(Exercise goal)
The entries below are to be copied exactly, with every picture left out.
== Provided records ==
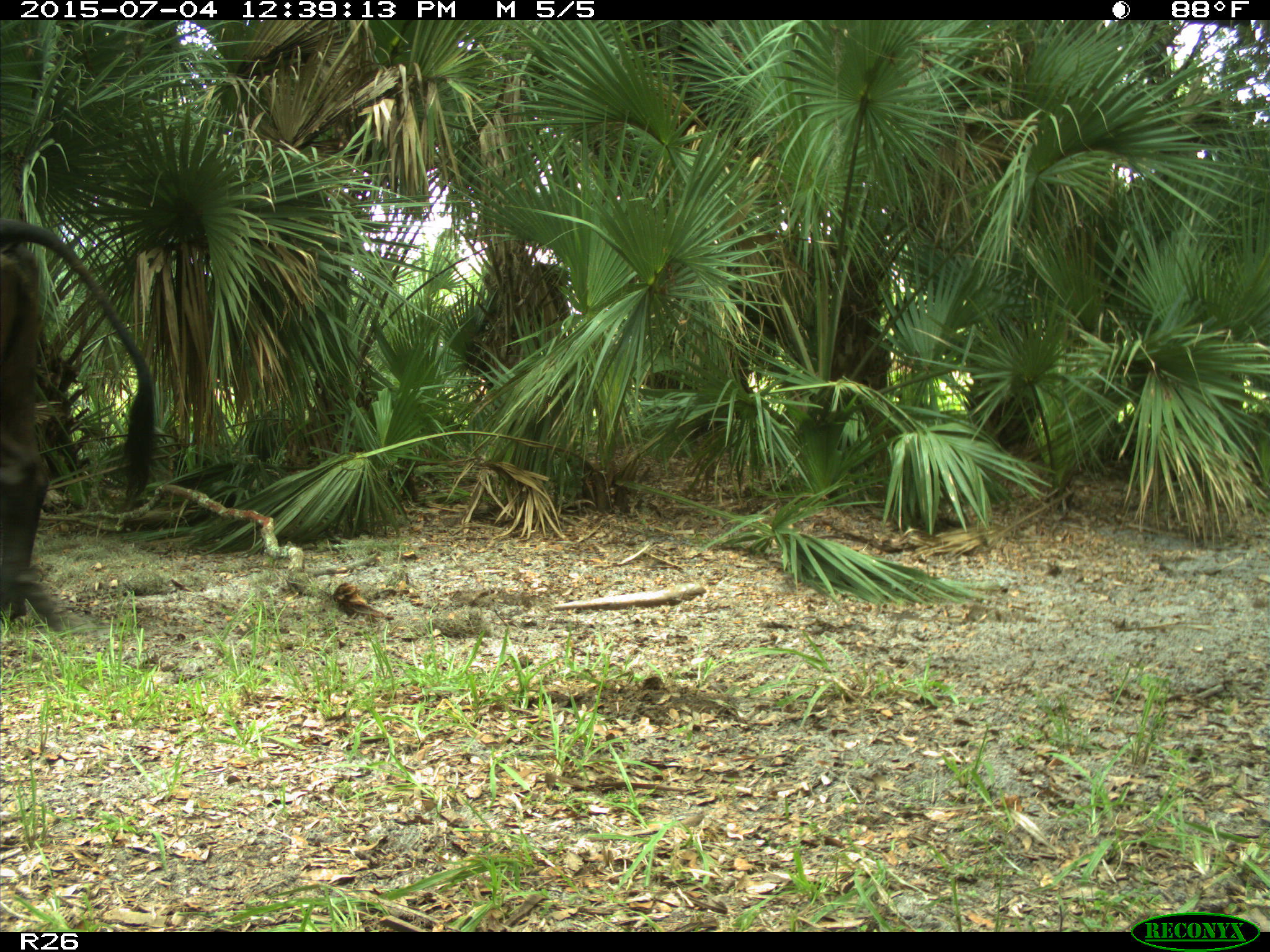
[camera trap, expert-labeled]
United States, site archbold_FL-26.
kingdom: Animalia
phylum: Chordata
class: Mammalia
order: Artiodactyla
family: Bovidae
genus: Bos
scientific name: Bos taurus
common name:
===
(Solution)
[camera trap, expert-labeled]
United States, site archbold_FL-26.
kingdom: Animalia
phylum: Chordata
class: Mammalia
order: Artiodactyla
family: Bovidae
genus: Bos
scientific name: Bos taurus
common name:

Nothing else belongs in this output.